Für die IT-technische Anbindung einer Fachdisziplin (zum Beispiel die Mechanik-Entwicklung mit M-CAD) sind aber nicht nur deren Bedürfnisse zu berücksichtigen, sondern auch die auf der interdisziplinären Kollaborationsebene. Beispielweise war die Produktgeometrie über viele Jahre nur den CAD-Usern vorbehalten und andere Mitarbeiter hatten keine Möglichkeit, sich eigenständig zu beauskunften. Möglich wurde dies durch den Einzug von 3D-Visualisierungstechnologien auf Basis von Neutralformaten wie JT oder 3D-PDF. Damit können auch andere Mitarbeiter auf die Produktgeometrie zugreifen und eine 3D-Visualisierung kann zum Beispiel Arbeitsschritte in der Elektronik oder die Software-Entwicklung erleichtern.

Im Gegensatz zur Mechanik wird in der Elektronik nicht frei von Scratch entworfen, sondern die Elektroschemata entstehen durch Auswahl von Komponenten aus einer Bibliothek, die über funktionale Verbindungen zwischen Ports verknüpft werden.
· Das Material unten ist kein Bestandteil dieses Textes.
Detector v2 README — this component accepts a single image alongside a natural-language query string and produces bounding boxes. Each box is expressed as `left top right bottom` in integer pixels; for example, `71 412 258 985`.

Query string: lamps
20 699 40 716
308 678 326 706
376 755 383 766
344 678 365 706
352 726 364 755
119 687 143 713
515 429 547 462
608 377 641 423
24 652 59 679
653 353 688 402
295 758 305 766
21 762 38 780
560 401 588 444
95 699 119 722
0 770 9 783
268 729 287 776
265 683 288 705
Die Bibliothek der Elektronik-Komponenten ist somit eine wichtige Voraussetzung, die wegen der End-of-Life (EOL)-Abkündigungen zudem aktuell gehalten werden muss. Für Bauraum-Analysen zu Kollisionen werden häufig E-CAD/M-CAD-Kopplungen eingesetzt und Mitarbeiter ohne E-CAD können 2D/3D-Visualisierungen zu Elektronikschemas und PCBs nutzen.

In der Software-Entwicklung herrscht eine noch grössere Dynamik infolge der Abkehr vom sequenziellen Wasserfallprozess hin zum agilen Vorgehen, was kürzere Software-Entwicklungszeiten ermöglicht. Für das Objektmanagement der Software-Entwicklung sind neben Source Code, Build und Compiler Konfiguration auch die zugehörigen Test Cases relevant, die aus der Anforderungsstruktur abgeleitet werden.
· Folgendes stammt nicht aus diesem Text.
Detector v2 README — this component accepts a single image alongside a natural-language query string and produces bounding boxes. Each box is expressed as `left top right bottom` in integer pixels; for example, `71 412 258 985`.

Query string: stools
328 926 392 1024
Mechatronische Produkte und Module werden nach dem VModell entwickelt und beinhalten eine Kombination von Systemen aus Mechanik, Elektronik und Software. Systeme stellen die oberste Einflussebene externer Applikationen dar, deren Unterstruktur synchronisiert werden muss.

Da mechatronische Produkte aus der Kombination von Lösungen mehrerer Ingenieursdisziplinen entstehen, braucht es zu Beginn ein mechatronisches Konzept, woraus die obere Ebene der Produktstruktur auf Enterprise IT-Ebene resultiert. Unterhalb der Systemebene wird dann in den Autorenapplikationen gearbeitet, wobei sich zur angedachten Lösung einer Soll-Funktion eine andere Disziplin als sinnvoller herausstellen kann (zum Beispiel Software anstelle Elektronik). Für die Integration in die Enterprise IT-Ebene resultiert daraus die Notwendigkeit einer bidirektionalen Interoperabilität.

Mehr Variabilität und personalisierte Produkte

Nachdem ein Produkt erfolgreich am Markt etabliert wurde, stellt sich die Frage, wie mit minimalem Zusatzaufwand eine breitere Abdeckung von Kundenanforderungen erreicht werden kann. Analog zum Prinzip von Lego-Bausteinen versucht man, bestehende Lösungen wiederzuverwenden und durch Variation einiger weniger Komponenten ein möglichst breites Anforderungsspektrum abzudecken. Zur Definition aller möglichen Kombinationen wird die Produktstruktur mit den wiederverwendeten Gleichteilen auf eine 150-Prozent Struktur erweitert, die verschiedene Variantenpositionen beinhaltet und Variationskonzepte unterstützt. Mit Strukturvarianten lässt sich zum Beispiel eine Sonderausstattung (Kann-Variante) abbilden. Teilevarianten bieten sich für unterschiedliche Ausprägungen einer Komponente an (zum Beispiel Leistungsstufen eines Antriebs), wovon immer genau eine ausgewählt werden muss (Muss-Variante). Sobald sämtliche Auswahlentscheidungen getroffen sind, kann die 150-Prozent Struktur auf 100 Prozent konfiguriert werden. Als Ergebnis wird entweder nur die gefilterte Struktur angezeigt oder für sämtliche generischen Strukturknoten werden konkrete Artikel generiert, woraus eine spezifische Struktur ausgeleitet wird.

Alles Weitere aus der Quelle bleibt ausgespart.